Questions à traiter
[a] Selon le texte sur l'indemnité de préavis, pourquoi l'indemnité versée en cas d'inaptitude professionnelle n'ouvre-t-elle pas droit à l'indemnité de congés payés sur préavis ? Répondez en une à trois phrases.
[b] D'après le texte sur l'indemnité de préavis, à quelle date le contrat est-il rompu lorsque l'inaptitude est non professionnelle ?

Texte présenté
Indemnité de préavis
Si l’inaptitude est non professionnelle, le contrat est rompu à la date de notification du licenciement et ne comporte pas de préavis. Le salarié ne perçoit pas l’indemnité afférente ( Cass. soc., 5 juill. 2023, no 21-25.797, no 783 FS-B ), sauf si la convention collective le prévoit explicitement ( Cass. soc., 2 oct. 2024, no 23-12.702, no 961 FS-B ). Si l’inaptitude est professionnelle, l’indemnité est égale à l’indemnité légale de préavis, l’employeur n’est pas tenu au montant conventionnel ( Cass. soc., 26 janv. 2011, no 09-68.544 ; Cass. soc., 21 juin 2023, no 22-11.489 ). Elle n’a pas la nature d’une indemnité compensatrice de préavis : le contrat est bien rompu à la date de la notification du licenciement et elle n’ouvre pas droit à l’indemnité de congés payés sur préavis ( Cass. soc., 15 juin 1999, no 97-15.328 ; Cass. soc., 6 juill. 2022, no 21-11.271 ; Cass. soc., 29 mars 2023, no 21-21.211 ; Cass. soc., 7 févr. 2024, no 22-15.988 ). Elle est assujettie à cotisations et calculée sur la base du salaire moyen (salaire de base, avantages en nature, indemnités et gratifications) que le salarié aurait perçu sur les 3 derniers mois s’il avait continué à travailler sur le poste occupé avant l’AT/MP.

Données d'interprétation de graphiques:
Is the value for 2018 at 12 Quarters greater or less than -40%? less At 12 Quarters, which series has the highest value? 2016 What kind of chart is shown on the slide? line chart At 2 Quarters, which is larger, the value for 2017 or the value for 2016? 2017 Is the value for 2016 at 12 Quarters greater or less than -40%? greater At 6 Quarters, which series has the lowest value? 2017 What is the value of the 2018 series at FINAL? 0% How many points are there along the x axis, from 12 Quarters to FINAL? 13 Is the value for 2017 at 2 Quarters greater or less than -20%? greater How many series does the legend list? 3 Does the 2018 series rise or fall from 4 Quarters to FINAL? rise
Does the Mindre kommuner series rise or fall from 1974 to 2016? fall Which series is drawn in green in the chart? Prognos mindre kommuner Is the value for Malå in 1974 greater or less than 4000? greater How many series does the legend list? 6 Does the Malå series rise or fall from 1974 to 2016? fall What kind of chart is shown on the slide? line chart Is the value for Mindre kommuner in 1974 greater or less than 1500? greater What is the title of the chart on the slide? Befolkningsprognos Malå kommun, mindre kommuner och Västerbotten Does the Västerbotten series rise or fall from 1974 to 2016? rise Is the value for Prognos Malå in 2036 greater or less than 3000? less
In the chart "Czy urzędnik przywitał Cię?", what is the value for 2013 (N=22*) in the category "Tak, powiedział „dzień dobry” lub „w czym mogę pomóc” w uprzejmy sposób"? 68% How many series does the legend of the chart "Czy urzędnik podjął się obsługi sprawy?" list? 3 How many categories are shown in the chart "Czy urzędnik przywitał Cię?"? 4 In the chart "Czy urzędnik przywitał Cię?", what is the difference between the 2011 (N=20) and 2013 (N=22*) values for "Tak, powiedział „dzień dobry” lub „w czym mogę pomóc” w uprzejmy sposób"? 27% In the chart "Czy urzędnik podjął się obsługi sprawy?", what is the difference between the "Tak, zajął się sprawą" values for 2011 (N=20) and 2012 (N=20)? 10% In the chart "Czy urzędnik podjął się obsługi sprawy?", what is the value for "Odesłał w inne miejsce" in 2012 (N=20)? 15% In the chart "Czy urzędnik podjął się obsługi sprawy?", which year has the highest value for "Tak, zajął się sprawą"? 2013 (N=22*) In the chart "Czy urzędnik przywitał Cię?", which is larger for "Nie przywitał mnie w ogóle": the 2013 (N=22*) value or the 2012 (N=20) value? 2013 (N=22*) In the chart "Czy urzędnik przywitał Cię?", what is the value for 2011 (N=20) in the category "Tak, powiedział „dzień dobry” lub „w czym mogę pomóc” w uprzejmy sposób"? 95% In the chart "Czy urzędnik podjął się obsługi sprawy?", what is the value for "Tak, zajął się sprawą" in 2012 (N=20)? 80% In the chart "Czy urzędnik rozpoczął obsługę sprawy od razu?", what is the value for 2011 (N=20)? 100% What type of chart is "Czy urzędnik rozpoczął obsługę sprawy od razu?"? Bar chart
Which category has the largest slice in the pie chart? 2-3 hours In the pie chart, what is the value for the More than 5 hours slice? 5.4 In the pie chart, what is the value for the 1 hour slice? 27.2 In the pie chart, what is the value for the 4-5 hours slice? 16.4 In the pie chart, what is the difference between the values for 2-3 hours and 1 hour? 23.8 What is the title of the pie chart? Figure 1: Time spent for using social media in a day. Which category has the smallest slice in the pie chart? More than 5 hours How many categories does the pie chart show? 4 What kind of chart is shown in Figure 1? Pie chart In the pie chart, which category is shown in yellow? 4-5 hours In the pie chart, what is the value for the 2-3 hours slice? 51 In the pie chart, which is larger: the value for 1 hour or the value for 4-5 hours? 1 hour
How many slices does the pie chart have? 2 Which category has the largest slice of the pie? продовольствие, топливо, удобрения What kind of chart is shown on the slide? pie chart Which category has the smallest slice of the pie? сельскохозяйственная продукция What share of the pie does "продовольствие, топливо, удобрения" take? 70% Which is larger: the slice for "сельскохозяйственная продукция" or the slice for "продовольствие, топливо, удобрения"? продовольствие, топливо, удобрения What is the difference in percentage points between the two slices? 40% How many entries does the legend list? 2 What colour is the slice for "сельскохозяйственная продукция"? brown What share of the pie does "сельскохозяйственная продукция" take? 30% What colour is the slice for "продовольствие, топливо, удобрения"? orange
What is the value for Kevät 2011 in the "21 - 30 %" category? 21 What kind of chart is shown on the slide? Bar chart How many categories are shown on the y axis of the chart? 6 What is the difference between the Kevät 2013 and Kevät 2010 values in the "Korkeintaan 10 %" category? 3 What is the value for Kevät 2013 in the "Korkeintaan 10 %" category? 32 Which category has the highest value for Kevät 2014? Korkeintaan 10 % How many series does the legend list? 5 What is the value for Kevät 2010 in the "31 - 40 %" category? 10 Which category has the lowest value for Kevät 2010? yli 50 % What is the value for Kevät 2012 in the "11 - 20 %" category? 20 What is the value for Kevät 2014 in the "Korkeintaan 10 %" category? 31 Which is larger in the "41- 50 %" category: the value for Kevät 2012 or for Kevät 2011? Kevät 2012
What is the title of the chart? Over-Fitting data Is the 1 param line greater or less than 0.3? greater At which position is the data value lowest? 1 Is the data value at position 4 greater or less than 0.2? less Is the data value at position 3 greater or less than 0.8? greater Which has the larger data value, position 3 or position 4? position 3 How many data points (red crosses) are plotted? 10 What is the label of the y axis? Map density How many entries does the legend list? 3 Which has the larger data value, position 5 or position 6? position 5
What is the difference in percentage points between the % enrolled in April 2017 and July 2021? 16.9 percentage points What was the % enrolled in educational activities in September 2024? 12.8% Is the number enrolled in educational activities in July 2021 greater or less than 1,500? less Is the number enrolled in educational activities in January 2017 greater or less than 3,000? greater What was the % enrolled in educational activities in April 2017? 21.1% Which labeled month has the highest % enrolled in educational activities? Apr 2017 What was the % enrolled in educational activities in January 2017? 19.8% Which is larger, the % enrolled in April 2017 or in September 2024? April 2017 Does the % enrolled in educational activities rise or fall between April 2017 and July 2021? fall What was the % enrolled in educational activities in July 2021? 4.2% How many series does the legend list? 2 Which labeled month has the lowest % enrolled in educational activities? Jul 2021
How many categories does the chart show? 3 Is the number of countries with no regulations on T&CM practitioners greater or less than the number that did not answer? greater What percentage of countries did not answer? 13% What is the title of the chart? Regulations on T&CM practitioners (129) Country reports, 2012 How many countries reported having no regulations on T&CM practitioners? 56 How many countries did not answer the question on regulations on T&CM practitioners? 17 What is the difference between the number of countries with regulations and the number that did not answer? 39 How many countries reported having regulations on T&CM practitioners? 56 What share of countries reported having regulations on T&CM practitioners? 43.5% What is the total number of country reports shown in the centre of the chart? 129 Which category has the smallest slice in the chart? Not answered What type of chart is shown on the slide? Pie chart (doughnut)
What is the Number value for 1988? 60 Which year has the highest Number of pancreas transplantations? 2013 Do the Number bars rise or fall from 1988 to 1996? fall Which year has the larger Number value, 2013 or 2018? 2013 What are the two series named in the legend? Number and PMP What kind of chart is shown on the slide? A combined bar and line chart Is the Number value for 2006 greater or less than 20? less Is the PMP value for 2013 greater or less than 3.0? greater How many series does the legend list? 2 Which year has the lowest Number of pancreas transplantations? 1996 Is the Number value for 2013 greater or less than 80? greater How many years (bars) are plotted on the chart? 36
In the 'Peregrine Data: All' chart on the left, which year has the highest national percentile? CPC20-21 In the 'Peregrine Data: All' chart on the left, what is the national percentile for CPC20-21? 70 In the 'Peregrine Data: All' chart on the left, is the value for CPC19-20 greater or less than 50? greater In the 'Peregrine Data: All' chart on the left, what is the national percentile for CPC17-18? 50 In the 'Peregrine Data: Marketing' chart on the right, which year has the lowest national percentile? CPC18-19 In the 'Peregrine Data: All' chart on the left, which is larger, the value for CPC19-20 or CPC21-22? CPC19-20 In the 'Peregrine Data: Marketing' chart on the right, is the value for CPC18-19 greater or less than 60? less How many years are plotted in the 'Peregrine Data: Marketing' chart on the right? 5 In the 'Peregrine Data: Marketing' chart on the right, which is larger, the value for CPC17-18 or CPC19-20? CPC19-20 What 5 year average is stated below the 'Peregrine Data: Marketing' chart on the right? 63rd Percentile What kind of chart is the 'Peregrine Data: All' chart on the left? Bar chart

Réponses attendues
[a] Cette indemnité n'a pas la nature d'une indemnité compensatrice de préavis. Le contrat est rompu à la date de la notification du licenciement.

[b] À la date de notification du licenciement.